- Passage provided
────────────────────────────────────────

The velocity of the jet for this study was kept constant at 17m/s. The solid loading in the study was 3.5%NaCl used just to represent a saline fluid and appreciating that in wastewater systems there are a range of fluids used with various ionic strengths. The solid loadings used were 200, 500 and 1,000mg/l and fluid temperature of 20 and 50°C, covering a range of typical solid particles present in municipal wastewater as presented in Table 1. The sand used for all tests was HST Congleton silica, with approximately 60% of particle size concentrated in the range 250-350µm. For all tests the angle of impingement was 90°. The surface area of the samples exposed to the jet was 3.8cm2. The degree to which the HVOF WC-Co-Cr coating offers an enhanced performance compared to the uncoated base stainless steels is evaluated in Table 2 by defining the improvement percentage (IP). In this respect it is important to point out the low improvement provided by the coating at 200mg/l-500°C over UNS S32760.
This indicates that at a low-solid loading the high corrosion resistance and recovery efficiency of the super duplex stainless steel is predominant, appearing as an advantage over the coating. At all sand loadings and temperature the HVOF performs better than both stainless steel and this means surface engineering has the potential to improve the pump lifetime and offer cost-savings in terms of reduced maintenance. To determine whether the initial investment in supply of HVOF-coated parts is justified or not, it is necessary to conduct a full-life cycle-cost analysis, which is beyond the scope of this article. For design and application purposes the higher performance of HVOF over stainless steel is mainly due to hardness values, although the materials fall in different groups (stainless steels and cermets).

────────────────────────────────────────

- Task description
Continue the passage on jet-impingement testing of HVOF-coated and stainless steel samples, beginning after its final sentence.

- Data section
────────────────────────────────────────

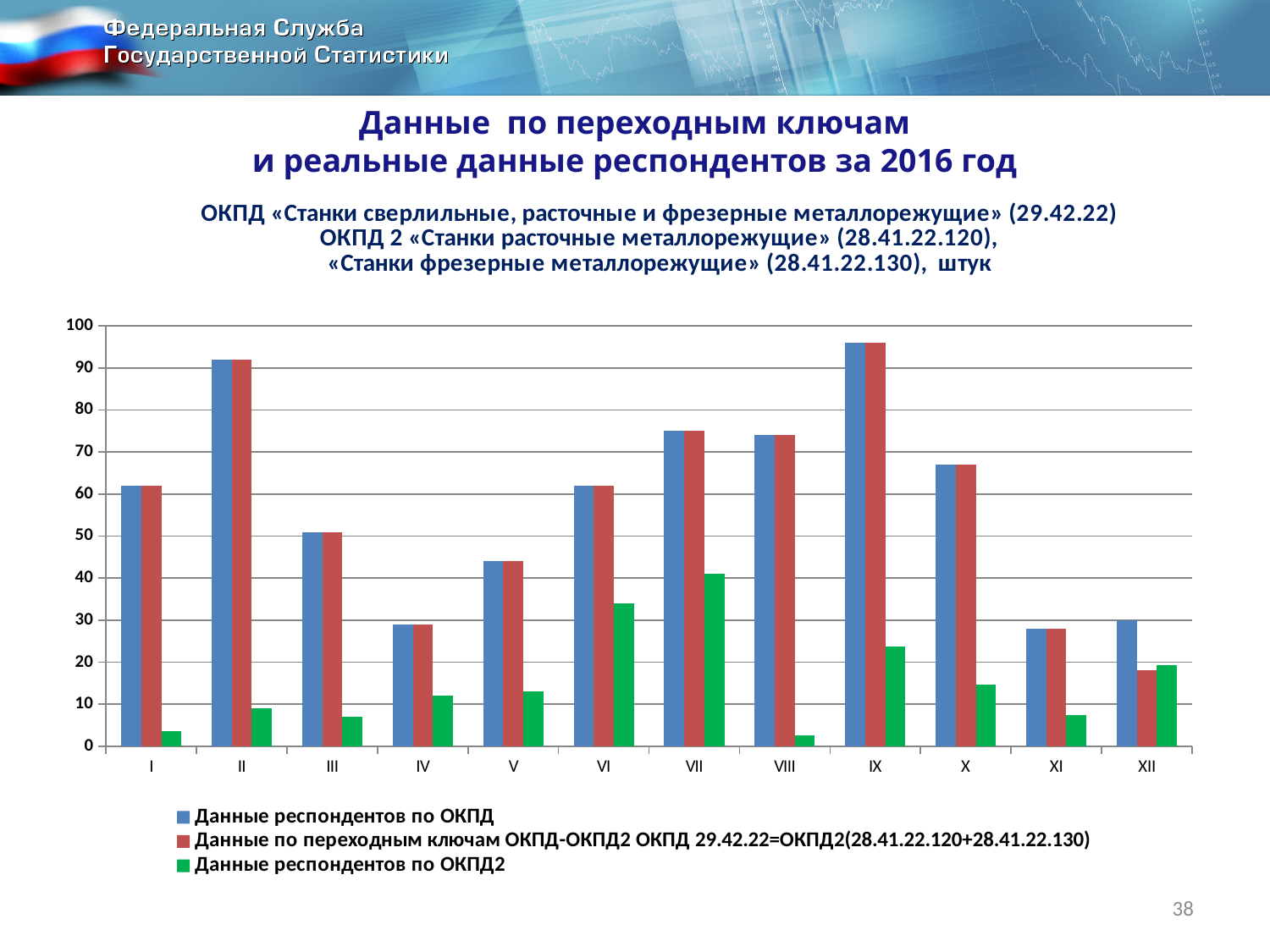
Is the value for "Данные респондентов по ОКПД" in month IX greater or less than 90? greater Is the value for "Данные респондентов по ОКПД2" in month VII greater or less than 30? greater Is the value for "Данные респондентов по ОКПД" in month V greater or less than 50? less Do the values for "Данные респондентов по ОКПД" rise or fall from month IX to month XI? fall How many series does the legend list? 3 Which is larger for "Данные респондентов по ОКПД2": month VI or month IX? month VI In which month is the value for "Данные респондентов по ОКПД" highest? IX In which month is the value for "Данные респондентов по ОКПД2" highest? VII What kind of chart is shown on the slide? bar chart In month XII, which series has the larger value: "Данные респондентов по ОКПД" or "Данные по переходным ключам ОКПД-ОКПД2"? Данные респондентов по ОКПД How many categories are shown on the x axis? 12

────────────────────────────────────────

- Answer to the problem
Figure 6 shows the relationship of volume loss and hardness for HVOF WC-Co-Cr, UNS S31603 and UNS S32760. In this graph the high hardness of WC-Co-Cr HVOF gives the lowest volume loss values but the comparable hardnesses for stainless steels show wide variation in erosion corrosion resistance. Hardness, as reported elsewhere12-15 can only give a very broad indication of how a material will resist erosion or erosion-corrosion and other parameters are equally as important (such as resistance to electrochemical corrosion).
This is in agreement with Wentzel et al.16-17, who also reported a loose correlation between erosion corrosion resistance and wear. Although thermal spray coatings present the lowest volume loss, the stainless steels have proved to highly promote a high rate of film recovery in erosion corrosion environments - and this is an important feature in terms of material degradation reduction. The mechanisms of degradation of thermal spray coatings differ to stainless steel due to the fact the passive film formation is different and has less self-healing capability compared to stainless steel. HVOF coatings therefore offer improvements in surface durability in conditions where severe wear and corrosion occur.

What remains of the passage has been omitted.